Instruções da tarefa -> Copie literalmente o trecho do texto sobre a prisão domiciliar de Bolsonaro que começa nas palavras "SÃO PAULO, SP" e termina depois de "golpe de Estado.".

====== Trecho da página

SÃO PAULO, SP (FOLHAPRESS) – O tempo em que Jair Bolsonaro (PL) ficar em prisão domiciliar não deve ser abatido de eventual condenação na trama golpista, uma vez que a medida cautelar foi aplicada em razão de processo diferente, avaliam especialistas ouvidos pela reportagem.
O ex-presidente está com tornozeleira eletrônica desde o dia 18 de julho. No dia 4 de agosto, foi colocado em prisão domiciliar. Ambas as cautelares ocorrem na esfera de um inquérito que indiciou o político e um de seus filhos, o deputado federal Eduardo Bolsonaro (PL-SP), por possível coação e obstrução do julgamento da tentativa de golpe de Estado.
Segundo especialistas, há previsão legal para que o tempo em prisão domiciliar possa ser abatido de uma condenação final, mas ela não deve valer no caso do ex-presidente por se tratarem de processos diferentes.

============
====== Entradas de dados

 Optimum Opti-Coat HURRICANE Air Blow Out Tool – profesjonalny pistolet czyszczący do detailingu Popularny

============
====== Entradas de dados

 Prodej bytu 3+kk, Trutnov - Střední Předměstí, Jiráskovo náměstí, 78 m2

============

Solução do exercício ->
SÃO PAULO, SP (FOLHAPRESS) – O tempo em que Jair Bolsonaro (PL) ficar em prisão domiciliar não deve ser abatido de eventual condenação na trama golpista, uma vez que a medida cautelar foi aplicada em razão de processo diferente, avaliam especialistas ouvidos pela reportagem.
O ex-presidente está com tornozeleira eletrônica desde o dia 18 de julho. No dia 4 de agosto, foi colocado em prisão domiciliar. Ambas as cautelares ocorrem na esfera de um inquérito que indiciou o político e um de seus filhos, o deputado federal Eduardo Bolsonaro (PL-SP), por possível coação e obstrução do julgamento da tentativa de golpe de Estado.